«Cosa stai disegnando?»
La maestra osservava dall’alto il foglio a quadretti sul banco. Non mi ero accorto che mi stesse guardando.
«Ehm... un gatto.»
«Avevo detto di leggere a pagina ventitré, non di disegnare. Portami subito il diario che ti faccio una nota. E dammi quel foglio.»
Il pezzo di carta dove avevo raffigurato il gatto finì, appallottolato, nel cestino. Ero sicuro che a Meo non sarebbe piaciuto come la maestra mi aveva trattato.
Il giorno seguente entrò in classe una supplente. Ricordo che, quando andammo al funerale della maestra, si diceva che l’avessero trovata in una pozza di sangue.
«Ma che fai? Io ti dico che tra noi è finita e tu disegni?»
La ragazza bionda, di fronte a me, era su tutte le furie.
«Volevo lasciarti un mio ricordo.»
Schizzai Meo in fretta e furia e le porsi il tovagliolo di carta dove lo avevo ritratto.
«Tu sei pazzo, fatti curare!»
Uscì dal locale sbattendo la porta. Non la vidi mai più. Nessuno la vide più.

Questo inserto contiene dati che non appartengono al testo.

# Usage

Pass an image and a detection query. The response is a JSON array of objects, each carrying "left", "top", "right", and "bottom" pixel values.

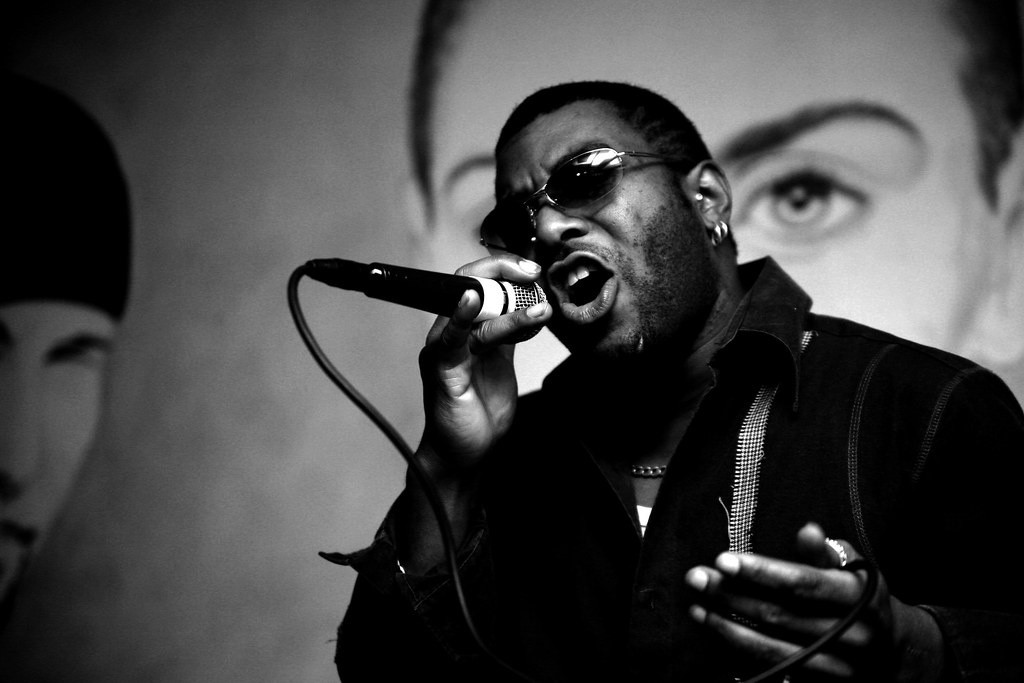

Il capoufficio era visibilmente soddisfatto. Gli porsi la busta.
«Finalmente sono riuscito a farti dimettere!» mi disse, con la gioia negli occhi.
Quando aprì il foglio il sorriso gli morì sulle labbra. Si aspettava la mia lettera di licenziamento, invece vide un gatto disegnato.
Uscii dall’ufficio mentre ancora sbraitava. Lo trovò la donna di servizio, il giorno dopo, ancora davanti alla scrivania. E non fu un bello spettacolo.
Clicco sul bottone “Invia”. L’email appare, come per magia, nella casella della “posta inviata”. Di lì a pochi giorni il sito avrebbe pubblicato online il mio racconto. Insieme al disegno. Di Meo. E in tanti lo avrebbero letto e giudicato. A me non piace chi giudica brutto un mio racconto. E neppure a Meo.